I’m almost embarrassed at what an innate city dweller I am, where dark nights and insects chirping can put fear into me. I clung to Rehab as we picked our way around a talao, across a field and over the path through the trees.
If this had been a Bollywood movie, it would be a horror story. Door kahin jungle mein, kheton ke baad, two pedon ke beech mein se jo raasta nikalta hai…
But we turned the corner and Anand’s house loomed into sight, magestic, comforting and welcoming. What grand houses, the Vasainiwasis live in!!! A two storey building, flanked by a balcony twice the size of my room and surrounded by a yard, facing a talao. This isn’t Mumbai for sure.
We were just starting to rev up for a pajama party with a Calvinball-like game of ‘Skeletons In The Closet’ when voices on the landing told us that we weren’t alone. Another contingent of guests had landed up and decided to park at Anand’s place and have a party on his balcony. A bottle of Old Monk, a guitar and lot of people on the chaddars on the terrace were what kept me up all the way till 7 a.m. We switched the lights off to keep from disturbing Anand’s family (though we barely managed to keep our noise levels down).

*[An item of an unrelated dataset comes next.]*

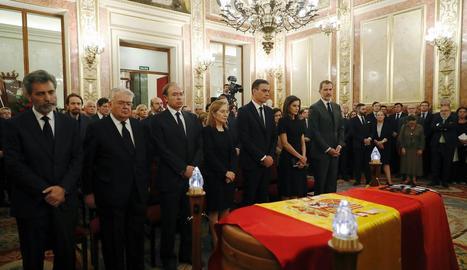 Els reis i el president del Govern en funcions, Pedro Sánchez, a la capella ardent.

Anand brought in little candles in porcelain stands as Ryan started to strum the guitar, Munna sang along and Melwyn waxed eloquent to the stars and to the rest of us.

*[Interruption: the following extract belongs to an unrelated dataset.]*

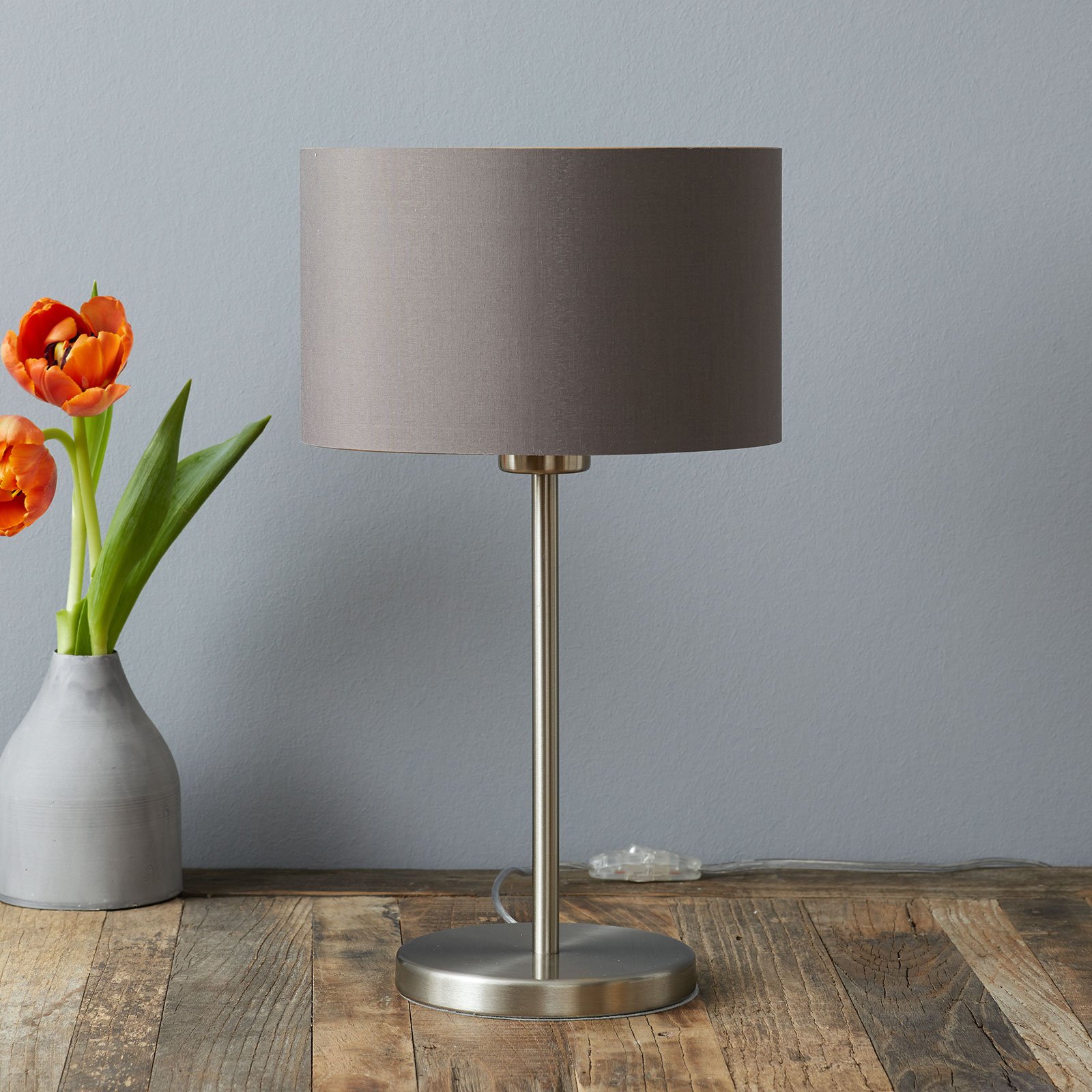 Elegante lampada da tavolo Carpi schermo di stoffa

It was delicious, listening to live music, laughing and joking with old friends and some new ones, the rum keeping our senses blissfully muted. As the first light of dawn came up over the horizon (by that time none of us could tell which side was East), I hummed the last song of the night…
Here comes the sun..it’s all right.
It described the entire evening, the people I’d met and the place itself. There is such peaceful contentment right there that Mumbai and it’s noisy stress seem like a world away. Due to the greenery and lack of pollution the weather is cooler too and I probably experienced the only winter I’m going to see this year, last night. It’s a deliciously cool place with wonderfully warm people.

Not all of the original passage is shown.